Given passage:
In this Python tutorial, we will see how to remove duplicate elements from a Python list with illustrative examples of different methods.
As we all know, Python lists are indexed, so they have elements with the same values. For example:
list_with_duplicates = ['sam', 'tom', 'rob', 'betty', 'sam', 'rob']
We can see, in the above Python list, we have duplicate elements with different index numbers. We want to clean up this list by removing the duplicates. Let’s check different ways to remove these duplicates.
Removing duplicate elements from a List in Python
There are several different ways to remove duplicate elements from a Python list. They are:
- Using the Set Data Structure
- Using List Comprehension
- Using the dict.fromkeys() method
- Using Pandas Library
Method-1: Removing duplicates from a Python list using set()
One of the most straightforward and efficient ways to remove duplicates from a list is by using a set. A set is a built-in Python data structure that, much like a mathematical set, cannot contain duplicate elements.
Here, we will convert our list into a set and then again convert that set into a list.
In this scenario, Let’s assume we have a list containing the names of states in the USA. However, our list has some duplicate entries.
usa_states = ['Texas',
'California',
'New York',
'Texas',
'Florida',
'California',
'Georgia',
'New York',
'Texas']
usa_states_set = set(usa_states)
usa_states = list(usa_states_set)
print(usa_states)
The output:
['New York', 'Florida', 'California', 'Texas', 'Georgia']
Note: The order of the list changes because the set is not ordered in Python.
This way we can use the set database in Python to remove duplicate elements in a Python list.
Method-2: Removing duplicates from a Python list using List comprehension
Python List comprehension is a concise way to create lists. We can use list comprehension along with if x in conditions to remove duplicates while preserving order:
In this example, we have a Python list of popular sports in the USA, but it has some duplicates. Our goal is to eliminate these duplicates using list comprehension:
usa_sports = ['Basketball',
'Baseball',
'Football',
'Basketball',
'Hockey',
'Football',
'Soccer',
'Basketball']
sports = [sport for i, sport in enumerate(usa_sports) if usa_sports.index(sport) == i]
print(sports)
The output is:
['Basketball', 'Baseball', 'Football', 'Hockey', 'Soccer']
As we can see, all the duplicate elements have been removed and the order is also maintained.
This way we can use list comprehension in Python to remove duplicates in a List.
Method-3: Removing duplicates from a Python list using dict.fromkeys()
Another method of removing duplicates, which also maintains the order of the elements, is by utilizing Python’s dictionaries. Dictionaries can’t have duplicate keys, so we can leverage this to our advantage.
We will use dict.fromkeys() method to convert the elements of the Python list into Python dictionary keys, and then again convert them into a Python list using list().

Tasks and exercises:
a - List the methods for removing duplicates that the bulleted overview in the Python duplicates tutorial above names.
b - Carry on the Python duplicates tutorial above, starting right after its last sentence.

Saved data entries
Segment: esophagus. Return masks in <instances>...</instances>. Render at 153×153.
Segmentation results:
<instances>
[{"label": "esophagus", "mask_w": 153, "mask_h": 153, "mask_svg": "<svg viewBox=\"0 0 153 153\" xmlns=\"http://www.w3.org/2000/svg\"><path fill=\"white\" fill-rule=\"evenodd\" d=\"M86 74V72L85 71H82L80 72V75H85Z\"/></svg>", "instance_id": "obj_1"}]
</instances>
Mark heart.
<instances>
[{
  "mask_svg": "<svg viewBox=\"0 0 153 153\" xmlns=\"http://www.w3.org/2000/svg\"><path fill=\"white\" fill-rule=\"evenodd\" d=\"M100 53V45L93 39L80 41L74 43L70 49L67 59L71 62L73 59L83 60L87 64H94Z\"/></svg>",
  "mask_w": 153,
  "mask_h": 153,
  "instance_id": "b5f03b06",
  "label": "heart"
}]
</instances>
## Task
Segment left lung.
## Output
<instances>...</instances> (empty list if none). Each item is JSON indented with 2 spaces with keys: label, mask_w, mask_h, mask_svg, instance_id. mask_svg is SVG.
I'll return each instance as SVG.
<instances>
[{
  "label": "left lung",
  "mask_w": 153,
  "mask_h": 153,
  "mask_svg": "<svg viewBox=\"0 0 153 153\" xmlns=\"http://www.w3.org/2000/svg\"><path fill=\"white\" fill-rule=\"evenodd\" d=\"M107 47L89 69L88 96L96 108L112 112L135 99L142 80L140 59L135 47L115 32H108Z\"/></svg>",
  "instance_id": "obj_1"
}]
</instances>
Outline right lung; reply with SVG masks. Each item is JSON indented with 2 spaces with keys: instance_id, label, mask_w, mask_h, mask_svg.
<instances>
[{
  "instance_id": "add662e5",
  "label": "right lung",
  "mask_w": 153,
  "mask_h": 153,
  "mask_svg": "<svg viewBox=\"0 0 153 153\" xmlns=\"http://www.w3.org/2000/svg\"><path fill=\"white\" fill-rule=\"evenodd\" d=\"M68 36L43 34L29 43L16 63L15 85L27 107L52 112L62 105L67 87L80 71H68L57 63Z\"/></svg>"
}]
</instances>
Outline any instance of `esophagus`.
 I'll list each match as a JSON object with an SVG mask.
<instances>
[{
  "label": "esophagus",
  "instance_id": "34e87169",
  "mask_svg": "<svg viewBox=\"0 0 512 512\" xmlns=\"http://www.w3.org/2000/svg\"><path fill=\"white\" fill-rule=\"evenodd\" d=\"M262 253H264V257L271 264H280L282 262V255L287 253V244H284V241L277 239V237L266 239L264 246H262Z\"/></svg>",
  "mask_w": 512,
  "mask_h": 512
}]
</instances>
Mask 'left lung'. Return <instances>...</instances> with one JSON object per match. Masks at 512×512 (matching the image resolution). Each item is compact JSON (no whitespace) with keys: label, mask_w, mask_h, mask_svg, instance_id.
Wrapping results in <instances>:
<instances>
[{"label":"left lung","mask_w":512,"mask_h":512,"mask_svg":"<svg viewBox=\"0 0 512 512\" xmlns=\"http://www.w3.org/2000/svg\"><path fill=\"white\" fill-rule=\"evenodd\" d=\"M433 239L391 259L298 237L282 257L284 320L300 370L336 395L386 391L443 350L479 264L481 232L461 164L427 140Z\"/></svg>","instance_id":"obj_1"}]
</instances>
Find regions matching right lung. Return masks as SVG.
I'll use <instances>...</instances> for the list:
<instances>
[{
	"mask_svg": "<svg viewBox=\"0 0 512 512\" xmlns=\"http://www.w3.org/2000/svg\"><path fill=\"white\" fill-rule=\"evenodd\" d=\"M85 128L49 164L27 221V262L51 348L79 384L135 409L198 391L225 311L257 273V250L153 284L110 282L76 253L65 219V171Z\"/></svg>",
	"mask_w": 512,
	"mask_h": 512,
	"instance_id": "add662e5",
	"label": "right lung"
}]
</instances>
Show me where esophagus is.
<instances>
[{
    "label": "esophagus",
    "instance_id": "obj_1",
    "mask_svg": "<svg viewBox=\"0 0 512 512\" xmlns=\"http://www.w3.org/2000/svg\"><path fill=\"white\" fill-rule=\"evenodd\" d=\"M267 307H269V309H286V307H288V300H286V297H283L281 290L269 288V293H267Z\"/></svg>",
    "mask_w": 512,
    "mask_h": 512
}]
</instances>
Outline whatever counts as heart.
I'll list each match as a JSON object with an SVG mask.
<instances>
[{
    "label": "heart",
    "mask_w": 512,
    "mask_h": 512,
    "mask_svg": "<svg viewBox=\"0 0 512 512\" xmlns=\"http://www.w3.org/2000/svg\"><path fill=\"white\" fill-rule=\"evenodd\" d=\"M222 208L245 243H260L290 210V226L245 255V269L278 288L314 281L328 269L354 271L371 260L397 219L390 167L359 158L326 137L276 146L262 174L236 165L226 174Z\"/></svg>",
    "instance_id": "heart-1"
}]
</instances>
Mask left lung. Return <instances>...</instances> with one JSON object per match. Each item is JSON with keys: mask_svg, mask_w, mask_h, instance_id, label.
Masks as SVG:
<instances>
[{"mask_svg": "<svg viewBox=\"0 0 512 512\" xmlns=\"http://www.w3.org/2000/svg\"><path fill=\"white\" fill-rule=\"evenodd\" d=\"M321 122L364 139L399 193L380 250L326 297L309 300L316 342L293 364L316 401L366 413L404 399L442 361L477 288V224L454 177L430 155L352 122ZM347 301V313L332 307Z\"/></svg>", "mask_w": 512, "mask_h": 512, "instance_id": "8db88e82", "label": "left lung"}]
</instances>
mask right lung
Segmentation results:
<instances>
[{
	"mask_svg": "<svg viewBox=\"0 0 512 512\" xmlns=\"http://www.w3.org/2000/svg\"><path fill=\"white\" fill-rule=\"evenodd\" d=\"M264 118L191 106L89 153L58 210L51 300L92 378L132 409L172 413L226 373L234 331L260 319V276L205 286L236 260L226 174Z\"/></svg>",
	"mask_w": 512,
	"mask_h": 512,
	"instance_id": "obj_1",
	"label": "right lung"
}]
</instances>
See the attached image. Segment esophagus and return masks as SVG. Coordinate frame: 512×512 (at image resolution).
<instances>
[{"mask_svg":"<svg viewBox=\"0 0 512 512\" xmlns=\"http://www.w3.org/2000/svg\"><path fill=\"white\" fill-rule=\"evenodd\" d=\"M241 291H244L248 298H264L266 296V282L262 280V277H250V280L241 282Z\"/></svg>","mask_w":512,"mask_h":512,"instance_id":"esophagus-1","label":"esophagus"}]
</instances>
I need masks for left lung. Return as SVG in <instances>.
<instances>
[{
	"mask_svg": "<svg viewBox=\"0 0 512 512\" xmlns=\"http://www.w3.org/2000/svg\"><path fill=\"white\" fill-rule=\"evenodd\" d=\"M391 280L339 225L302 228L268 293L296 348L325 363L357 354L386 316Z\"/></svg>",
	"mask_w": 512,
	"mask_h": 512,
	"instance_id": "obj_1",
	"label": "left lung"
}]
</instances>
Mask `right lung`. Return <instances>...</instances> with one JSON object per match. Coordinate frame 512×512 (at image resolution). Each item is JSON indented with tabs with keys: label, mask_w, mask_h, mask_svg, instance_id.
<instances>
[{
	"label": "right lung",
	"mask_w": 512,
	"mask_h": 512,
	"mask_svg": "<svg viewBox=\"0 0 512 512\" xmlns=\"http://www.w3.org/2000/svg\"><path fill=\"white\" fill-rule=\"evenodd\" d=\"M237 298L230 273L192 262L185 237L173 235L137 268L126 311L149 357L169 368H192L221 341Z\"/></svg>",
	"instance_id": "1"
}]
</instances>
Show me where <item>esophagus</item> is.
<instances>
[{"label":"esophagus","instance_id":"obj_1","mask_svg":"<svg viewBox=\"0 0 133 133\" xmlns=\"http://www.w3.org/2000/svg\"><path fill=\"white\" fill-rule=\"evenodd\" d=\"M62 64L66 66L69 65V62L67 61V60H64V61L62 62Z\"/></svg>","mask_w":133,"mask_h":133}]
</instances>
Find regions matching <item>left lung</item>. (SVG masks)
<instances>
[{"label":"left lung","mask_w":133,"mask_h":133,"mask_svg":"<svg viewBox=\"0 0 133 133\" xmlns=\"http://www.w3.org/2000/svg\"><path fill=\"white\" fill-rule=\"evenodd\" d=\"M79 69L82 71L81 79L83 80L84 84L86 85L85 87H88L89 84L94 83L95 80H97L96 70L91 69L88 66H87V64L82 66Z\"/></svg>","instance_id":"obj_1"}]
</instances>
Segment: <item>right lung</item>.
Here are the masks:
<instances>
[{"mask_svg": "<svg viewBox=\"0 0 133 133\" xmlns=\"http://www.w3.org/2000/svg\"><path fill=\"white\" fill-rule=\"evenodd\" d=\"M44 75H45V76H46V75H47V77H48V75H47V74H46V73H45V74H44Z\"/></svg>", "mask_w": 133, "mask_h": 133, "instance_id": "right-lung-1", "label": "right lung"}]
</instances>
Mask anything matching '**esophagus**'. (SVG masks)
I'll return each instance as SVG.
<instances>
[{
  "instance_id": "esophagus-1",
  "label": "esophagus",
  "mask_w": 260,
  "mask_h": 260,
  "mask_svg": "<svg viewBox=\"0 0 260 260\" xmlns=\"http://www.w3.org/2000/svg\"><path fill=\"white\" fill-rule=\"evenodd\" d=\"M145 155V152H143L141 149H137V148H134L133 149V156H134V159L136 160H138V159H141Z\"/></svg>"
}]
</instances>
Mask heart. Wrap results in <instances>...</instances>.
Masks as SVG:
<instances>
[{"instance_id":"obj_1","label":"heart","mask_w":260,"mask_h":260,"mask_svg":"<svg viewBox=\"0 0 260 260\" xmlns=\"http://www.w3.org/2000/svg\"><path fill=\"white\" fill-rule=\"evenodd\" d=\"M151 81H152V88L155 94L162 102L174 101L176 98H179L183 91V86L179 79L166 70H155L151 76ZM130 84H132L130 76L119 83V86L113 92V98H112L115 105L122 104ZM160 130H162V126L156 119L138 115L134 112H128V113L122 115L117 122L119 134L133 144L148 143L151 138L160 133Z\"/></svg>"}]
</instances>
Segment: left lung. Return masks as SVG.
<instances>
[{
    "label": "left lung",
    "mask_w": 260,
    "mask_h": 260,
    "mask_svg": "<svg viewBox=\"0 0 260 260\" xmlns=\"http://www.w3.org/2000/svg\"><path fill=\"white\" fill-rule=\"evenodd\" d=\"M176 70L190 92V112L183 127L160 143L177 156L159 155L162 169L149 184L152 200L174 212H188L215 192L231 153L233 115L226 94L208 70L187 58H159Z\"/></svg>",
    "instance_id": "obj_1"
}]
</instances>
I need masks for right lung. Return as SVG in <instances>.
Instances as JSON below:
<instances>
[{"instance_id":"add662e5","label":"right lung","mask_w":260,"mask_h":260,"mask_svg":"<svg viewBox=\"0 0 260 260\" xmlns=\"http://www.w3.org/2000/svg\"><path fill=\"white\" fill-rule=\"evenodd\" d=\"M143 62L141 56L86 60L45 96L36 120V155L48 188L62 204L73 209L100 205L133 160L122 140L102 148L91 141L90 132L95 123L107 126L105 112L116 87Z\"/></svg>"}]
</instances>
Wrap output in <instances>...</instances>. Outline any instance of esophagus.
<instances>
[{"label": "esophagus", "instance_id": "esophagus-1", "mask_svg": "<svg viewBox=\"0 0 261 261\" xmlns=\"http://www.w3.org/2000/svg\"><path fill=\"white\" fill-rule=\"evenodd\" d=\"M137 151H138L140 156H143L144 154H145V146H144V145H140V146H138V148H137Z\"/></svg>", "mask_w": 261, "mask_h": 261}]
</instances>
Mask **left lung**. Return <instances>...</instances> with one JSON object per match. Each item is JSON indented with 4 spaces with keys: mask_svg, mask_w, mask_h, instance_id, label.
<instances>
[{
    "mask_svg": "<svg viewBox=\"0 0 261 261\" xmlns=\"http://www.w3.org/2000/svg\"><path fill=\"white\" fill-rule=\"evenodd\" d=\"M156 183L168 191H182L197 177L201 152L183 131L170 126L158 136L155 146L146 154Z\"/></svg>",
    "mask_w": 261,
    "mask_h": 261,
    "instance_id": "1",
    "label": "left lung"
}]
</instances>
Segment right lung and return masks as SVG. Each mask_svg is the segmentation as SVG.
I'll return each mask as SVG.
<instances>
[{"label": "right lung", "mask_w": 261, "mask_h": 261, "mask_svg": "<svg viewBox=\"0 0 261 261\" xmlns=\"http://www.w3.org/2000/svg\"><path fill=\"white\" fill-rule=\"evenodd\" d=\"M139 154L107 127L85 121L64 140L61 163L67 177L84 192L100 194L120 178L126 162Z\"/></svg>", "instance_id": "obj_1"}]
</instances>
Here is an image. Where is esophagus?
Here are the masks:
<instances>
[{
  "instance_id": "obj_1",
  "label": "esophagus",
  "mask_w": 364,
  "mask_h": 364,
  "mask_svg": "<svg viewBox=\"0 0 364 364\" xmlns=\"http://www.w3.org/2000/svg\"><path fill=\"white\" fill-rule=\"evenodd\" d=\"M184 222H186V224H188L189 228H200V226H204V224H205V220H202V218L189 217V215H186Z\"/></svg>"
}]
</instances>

Results of the exercise:
a -
- Using the Set Data Structure
- Using List Comprehension
- Using the dict.fromkeys() method
- Using Pandas Library

b -
Here, we have a list involving the names of popular fast-food chains in the USA:
usa_fast_food = ['McDonalds',
'Subway',
'Starbucks',
'McDonalds',
'KFC',
'Subway',
'Burger King',
'Starbucks']
usa_fast_food = list(dict.fromkeys(usa_fast_food))
print(usa_fast_food)
This method will eliminate duplicates and maintain the order. The output is:
['McDonalds', 'Subway', 'Starbucks', 'KFC', 'Burger King']
This way we can use dict.fromkeys() in the Python list to remove duplicates.
Method-4: Removing duplicates from a Python list using the Pandas library
Lastly, if our list was part of a more complex data structure like a DataFrame, we could use the drop_duplicates() method provided by Python Pandas. The drop_duplicates() will remove all the duplicate values from DataFrames in Python.
Here we have, a list of public libraries in different cities of the USA. Our list contains some duplicate entries and we aim to eliminate these duplicates using the Pandas library.
Firstly, we will import the Pandas and convert the list into Python DataFrame, then we will remove all the duplicates using drop_duplicates(), and then at last, we will convert the Python DataFrame into a list using tolist().
import pandas as pd
usa_libraries = ['New York Public Library',
'Los Angeles Public Library',
'New York Public Library',
'Boston Public Library',
'Los Angeles Public Library']
df = pd.DataFrame(usa_libraries, columns=['Library'])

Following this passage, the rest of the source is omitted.